Houthi di Yaman telah menjadi sasaran puluhan serangan rudal oleh negara Zionis dan Amerika Serikat, tetapi Amerika Serikat mencapai kesepakatan dengan kelompok tersebut untuk menahan diri dari menargetkan mereka sebagai imbalan atas janji Houthi untuk berhenti menargetkan kapal-kapal Amerika di Laut Merah.
Di antara sekutu juga terdapat milisi Irak yang belum memasuki perang, sementara Hizbullah Lebanon tidak dapat dianggap sepenuhnya di luar persamaan, menurut Al-Samadi, yang menekankan bahwa semua hal ini merupakan kekuatan pengaruh di tangan Iran.
Al-Samadi menyimpulkan bahwa masalah ini “tidak semudah itu karena menaikkan biaya penargetan Iran tidak akan mudah bagi dunia, bukan hanya kawasan, karena dapat menyebabkan kekacauan dalam rantai pasokan energi, dan ini akan berdampak besar bagi negara-negara seperti China, yang bergantung pada minyak di kawasan tersebut.”
Bahkan pangkalan AS di Teluk dan Asia Tengah mengelilingi Iran seperti gelang di pergelangan tangan dan tidak jauh dari menjadi sasaran, meskipun mereka siap untuk bertahan. Teheran sebelumnya telah mengirim pesan bahwa mereka mampu menyebabkan kerusakan ketika menyerang pangkalan Ain al-Asad di Irak, menurut Al-Samadi.

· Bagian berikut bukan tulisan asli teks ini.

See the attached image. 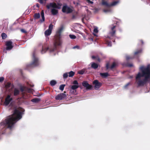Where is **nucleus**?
<instances>
[{
  "mask_svg": "<svg viewBox=\"0 0 150 150\" xmlns=\"http://www.w3.org/2000/svg\"><path fill=\"white\" fill-rule=\"evenodd\" d=\"M139 70L140 72L137 75L136 79L139 86H143L150 81V67L142 66Z\"/></svg>",
  "mask_w": 150,
  "mask_h": 150,
  "instance_id": "1",
  "label": "nucleus"
},
{
  "mask_svg": "<svg viewBox=\"0 0 150 150\" xmlns=\"http://www.w3.org/2000/svg\"><path fill=\"white\" fill-rule=\"evenodd\" d=\"M22 112L24 111L23 109L21 108H19V110H15L12 115L8 116L5 121L1 123V127L3 128L5 127L11 129L17 120L22 118V112Z\"/></svg>",
  "mask_w": 150,
  "mask_h": 150,
  "instance_id": "2",
  "label": "nucleus"
},
{
  "mask_svg": "<svg viewBox=\"0 0 150 150\" xmlns=\"http://www.w3.org/2000/svg\"><path fill=\"white\" fill-rule=\"evenodd\" d=\"M62 30L63 28L62 27L59 29L57 31V34L55 36V40L53 47H51L50 48L47 47L45 48H44L43 47H42L41 51L42 54L45 53L49 49L50 52H53L57 50V46H59L61 45L62 42L60 39L61 34Z\"/></svg>",
  "mask_w": 150,
  "mask_h": 150,
  "instance_id": "3",
  "label": "nucleus"
},
{
  "mask_svg": "<svg viewBox=\"0 0 150 150\" xmlns=\"http://www.w3.org/2000/svg\"><path fill=\"white\" fill-rule=\"evenodd\" d=\"M35 54V52L34 51L33 53V61L31 63L27 65L28 67H37L39 65L38 59L36 57Z\"/></svg>",
  "mask_w": 150,
  "mask_h": 150,
  "instance_id": "4",
  "label": "nucleus"
},
{
  "mask_svg": "<svg viewBox=\"0 0 150 150\" xmlns=\"http://www.w3.org/2000/svg\"><path fill=\"white\" fill-rule=\"evenodd\" d=\"M62 5V4L60 3H58L57 4L55 2L50 3L49 5L46 6L47 8L48 9L50 8V7H52L54 8L60 9Z\"/></svg>",
  "mask_w": 150,
  "mask_h": 150,
  "instance_id": "5",
  "label": "nucleus"
},
{
  "mask_svg": "<svg viewBox=\"0 0 150 150\" xmlns=\"http://www.w3.org/2000/svg\"><path fill=\"white\" fill-rule=\"evenodd\" d=\"M62 11L63 13L68 14L72 13L73 10L66 5L63 6Z\"/></svg>",
  "mask_w": 150,
  "mask_h": 150,
  "instance_id": "6",
  "label": "nucleus"
},
{
  "mask_svg": "<svg viewBox=\"0 0 150 150\" xmlns=\"http://www.w3.org/2000/svg\"><path fill=\"white\" fill-rule=\"evenodd\" d=\"M66 91H64V93H60L58 94L55 97V99L56 100H62L66 99L67 97L65 93Z\"/></svg>",
  "mask_w": 150,
  "mask_h": 150,
  "instance_id": "7",
  "label": "nucleus"
},
{
  "mask_svg": "<svg viewBox=\"0 0 150 150\" xmlns=\"http://www.w3.org/2000/svg\"><path fill=\"white\" fill-rule=\"evenodd\" d=\"M93 84L94 85V88L96 90L98 89L102 85V83L99 82L97 80L93 81Z\"/></svg>",
  "mask_w": 150,
  "mask_h": 150,
  "instance_id": "8",
  "label": "nucleus"
},
{
  "mask_svg": "<svg viewBox=\"0 0 150 150\" xmlns=\"http://www.w3.org/2000/svg\"><path fill=\"white\" fill-rule=\"evenodd\" d=\"M13 42L11 40L6 42V50H11L13 47V46L12 45Z\"/></svg>",
  "mask_w": 150,
  "mask_h": 150,
  "instance_id": "9",
  "label": "nucleus"
},
{
  "mask_svg": "<svg viewBox=\"0 0 150 150\" xmlns=\"http://www.w3.org/2000/svg\"><path fill=\"white\" fill-rule=\"evenodd\" d=\"M82 85L87 90H91L93 88L92 86L90 85L87 81H83Z\"/></svg>",
  "mask_w": 150,
  "mask_h": 150,
  "instance_id": "10",
  "label": "nucleus"
},
{
  "mask_svg": "<svg viewBox=\"0 0 150 150\" xmlns=\"http://www.w3.org/2000/svg\"><path fill=\"white\" fill-rule=\"evenodd\" d=\"M12 98H11L10 95H8L6 98L4 103L6 105H8L9 104L10 102L12 100Z\"/></svg>",
  "mask_w": 150,
  "mask_h": 150,
  "instance_id": "11",
  "label": "nucleus"
},
{
  "mask_svg": "<svg viewBox=\"0 0 150 150\" xmlns=\"http://www.w3.org/2000/svg\"><path fill=\"white\" fill-rule=\"evenodd\" d=\"M117 66V64L115 62H113L111 66L109 67V63H107L106 66V68L107 69H108L109 68L111 69H112L115 68Z\"/></svg>",
  "mask_w": 150,
  "mask_h": 150,
  "instance_id": "12",
  "label": "nucleus"
},
{
  "mask_svg": "<svg viewBox=\"0 0 150 150\" xmlns=\"http://www.w3.org/2000/svg\"><path fill=\"white\" fill-rule=\"evenodd\" d=\"M20 90L22 92L25 91H28V92H29L31 90V89L30 88H27L25 86H21L20 87Z\"/></svg>",
  "mask_w": 150,
  "mask_h": 150,
  "instance_id": "13",
  "label": "nucleus"
},
{
  "mask_svg": "<svg viewBox=\"0 0 150 150\" xmlns=\"http://www.w3.org/2000/svg\"><path fill=\"white\" fill-rule=\"evenodd\" d=\"M115 27L116 26H114L111 28L112 31L110 32V34L112 36H114L115 34L116 31L115 30Z\"/></svg>",
  "mask_w": 150,
  "mask_h": 150,
  "instance_id": "14",
  "label": "nucleus"
},
{
  "mask_svg": "<svg viewBox=\"0 0 150 150\" xmlns=\"http://www.w3.org/2000/svg\"><path fill=\"white\" fill-rule=\"evenodd\" d=\"M100 75L102 78H106L108 76H110V75L107 72L100 73Z\"/></svg>",
  "mask_w": 150,
  "mask_h": 150,
  "instance_id": "15",
  "label": "nucleus"
},
{
  "mask_svg": "<svg viewBox=\"0 0 150 150\" xmlns=\"http://www.w3.org/2000/svg\"><path fill=\"white\" fill-rule=\"evenodd\" d=\"M52 14L53 15H57L58 12V10L55 8H52L51 10Z\"/></svg>",
  "mask_w": 150,
  "mask_h": 150,
  "instance_id": "16",
  "label": "nucleus"
},
{
  "mask_svg": "<svg viewBox=\"0 0 150 150\" xmlns=\"http://www.w3.org/2000/svg\"><path fill=\"white\" fill-rule=\"evenodd\" d=\"M91 67L96 69H97L98 67V65L97 64L94 62H92L91 63Z\"/></svg>",
  "mask_w": 150,
  "mask_h": 150,
  "instance_id": "17",
  "label": "nucleus"
},
{
  "mask_svg": "<svg viewBox=\"0 0 150 150\" xmlns=\"http://www.w3.org/2000/svg\"><path fill=\"white\" fill-rule=\"evenodd\" d=\"M102 4L103 5L106 6L108 7H110V4H109L108 2L105 1L104 0H102Z\"/></svg>",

Dukungan Internasional Tidak Serius
Sedangkan untuk sekutu internasional seperti Rusia, Tiongkok, dan Pakistan, mereka belum menunjukkan indikasi apa pun bahwa mereka akan memberikan dukungan yang diharapkan dari mereka, menurut Mekki. Ia menunjukkan bahwa Tiongkok belum menunjukkan indikasi apa pun tentang niatnya untuk mempertahankan kepentingan ekonominya saat ini dan masa depan dengan Teheran, yang diwakili oleh rute perdagangan Jalur Sutra.
Ia mengatakan bahwa pemusnahan Iran dan proksinya di kawasan tersebut, jika itu terjadi, berarti bahwa rute Mumbai India akan menjadi alternatif bagi Jalur Sutra, yang dianggap sebagai proyek ekonomi masa depan bagi Beijing, yang hingga saat ini belum memberikan dukungan apapun kepada Iran.
Rusia melakukan hal yang hampir sama, hanya melakukan sedikit hal selain mengutuk dan meminta Iran untuk berunding, meskipun Iran membelanya dan memasoknya dengan pesawat nirawak Shahed yang membantunya menyerang Ukraina, menurut Mekki. Ia menunjuk pada harga politik yang dibayar Teheran, khususnya dalam hubungannya dengan Eropa, atas dukungannya terhadap Moskow.
Ia menyimpulkan bahwa Iran telah menerima dukungan retorika dan media, termasuk kecaman atas agresi negara Zionis terhadapnya, tetapi tidak ada dukungan militer nyata, bahkan dari Pakistan. Makki mencatat bahwa para pejabatnya kemudian melunakkan pernyataan Menteri Pertahanan bahwa “Pakistan mendukung Iran dengan sekuat tenaga,” menekankan bahwa yang dimaksud menteri adalah dukungan diplomatik.